Sub Pop has definitely got their money’s worth with Washed Out, née Ernest Greene. He has managed to cherry-pick the best aspects of the above while leaning toward the amiable cheesiness of earlier decades (nostalgic synthesizer fails, epic midi tom fills, 120 bpm). The electronic rhythms of the New Romantics are the skeleton, and the warm noise of the dream-poppers is the skin of his first full-length, Within and Without. Add in an appreciation for Music Has the Right to Children-era Boards of Canada and the preciseness of John McEntire, and you’ve got yourself a winner.
However, Within and Without has one serious polarizer: It is impeccably safe. There is absolutely nothing differentiating or even exploratory about it. The tools are all immediately recognized, the melodies proven and ambiance overly characterized. It makes for a comfortable listen. Spin it for your tween brother or your middle-aged aunt, and you’ll get, at worst, a faintly positive reaction.

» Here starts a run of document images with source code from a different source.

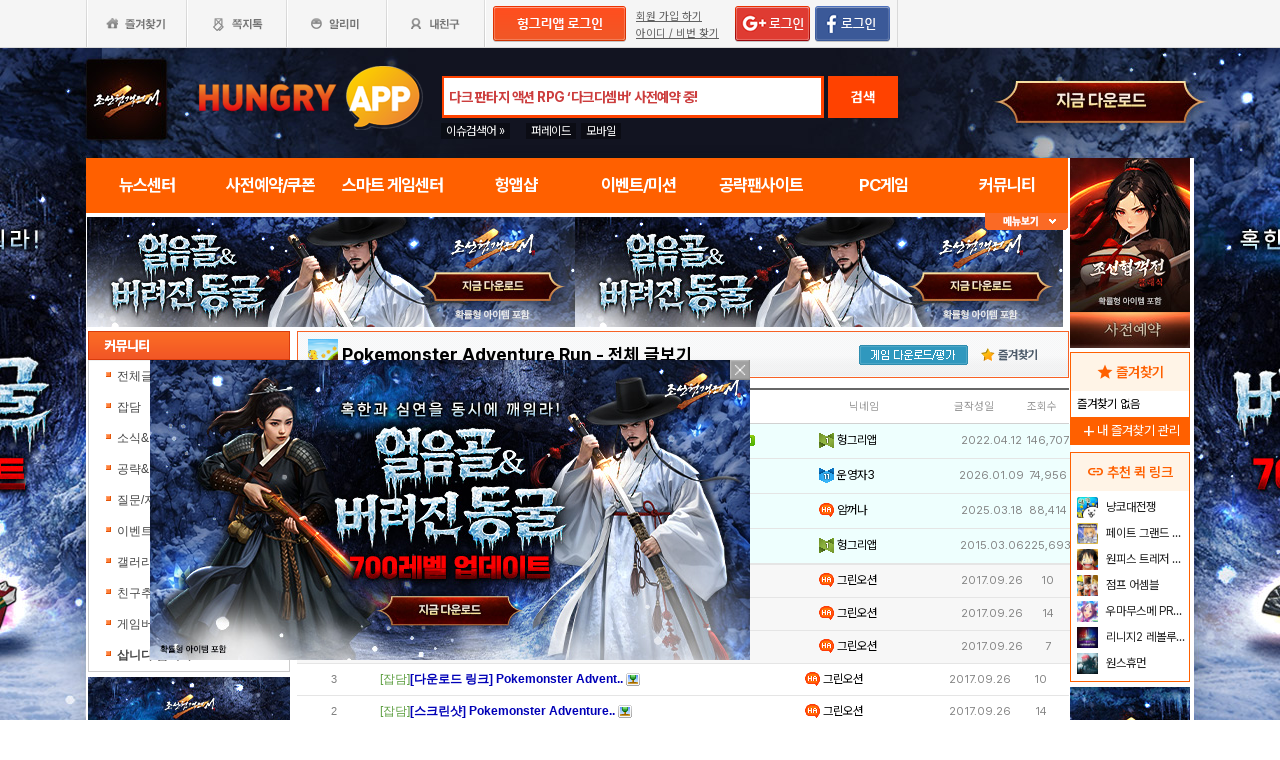

--- FILE ---
content_type: text/html; charset=utf-8
request_url: https://www.google.com/recaptcha/api2/aframe
body_size: 266
content:
<!DOCTYPE HTML><html><head><meta http-equiv="content-type" content="text/html; charset=UTF-8"></head><body><script nonce="runh73FRkfw0tPheUW1Rkw">/** Anti-fraud and anti-abuse applications only. See google.com/recaptcha */ try{var clients={'sodar':'https://pagead2.googlesyndication.com/pagead/sodar?'};window.addEventListener("message",function(a){try{if(a.source===window.parent){var b=JSON.parse(a.data);var c=clients[b['id']];if(c){var d=document.createElement('img');d.src=c+b['params']+'&rc='+(localStorage.getItem("rc::a")?sessionStorage.getItem("rc::b"):"");window.document.body.appendChild(d);sessionStorage.setItem("rc::e",parseInt(sessionStorage.getItem("rc::e")||0)+1);localStorage.setItem("rc::h",'1768727612090');}}}catch(b){}});window.parent.postMessage("_grecaptcha_ready", "*");}catch(b){}</script></body></html>

--- FILE ---
content_type: text/html; charset=utf-8
request_url: https://www.google.com/recaptcha/api2/aframe
body_size: -270
content:
<!DOCTYPE HTML><html><head><meta http-equiv="content-type" content="text/html; charset=UTF-8"></head><body><script nonce="LlL4_1XQtPHkhhijnQY5Hw">/** Anti-fraud and anti-abuse applications only. See google.com/recaptcha */ try{var clients={'sodar':'https://pagead2.googlesyndication.com/pagead/sodar?'};window.addEventListener("message",function(a){try{if(a.source===window.parent){var b=JSON.parse(a.data);var c=clients[b['id']];if(c){var d=document.createElement('img');d.src=c+b['params']+'&rc='+(localStorage.getItem("rc::a")?sessionStorage.getItem("rc::b"):"");window.document.body.appendChild(d);sessionStorage.setItem("rc::e",parseInt(sessionStorage.getItem("rc::e")||0)+1);localStorage.setItem("rc::h",'1768727612169');}}}catch(b){}});window.parent.postMessage("_grecaptcha_ready", "*");}catch(b){}</script></body></html>

--- FILE ---
content_type: application/javascript; charset=utf-8
request_url: https://fundingchoicesmessages.google.com/f/AGSKWxUKZqzTKIMTWLnTjc6VveAw-gxK3Um-6DICr6EP2DUoRi5auTvC5OJycE8O8v7upigS34wfHd31_O4aUpE_Yi6k3A8R2chYTKtt_9JokR3HZihNI9eFVzocwu9K7uw2jcKXTA_HW2qwI1DGen0G-oph_A98d0iJjSoyUhUoGacwp7nPsX5DZHUS8rju/_/adtop728.&adspace=_right_ads/_adsdaq./ads790.
body_size: -1291
content:
window['3ecbbecc-2869-4d85-b4ad-b0aef5d0fb8f'] = true;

In the end, Washed Out feels more like a Bon Iver or The xx than one of his fellow niche-ers who carved out the scene. Within and Without is too comfortable and too smooth around the edges. It harnesses both the stylistic flamboyance and embrace for the danceable of the New Romantics as well as the ethereal textures of the dream poppers, but none of the rebellion to the mainstream that spurred both those movements (the latter being a reaction to the popularized former). It doesn’t even have the bedroom ambience that made the subgenre so affable and self-effacing to begin with. It’s a record with 20-20 hindsight vision. It perfects the past’s mistakes, but misses the fun in making them.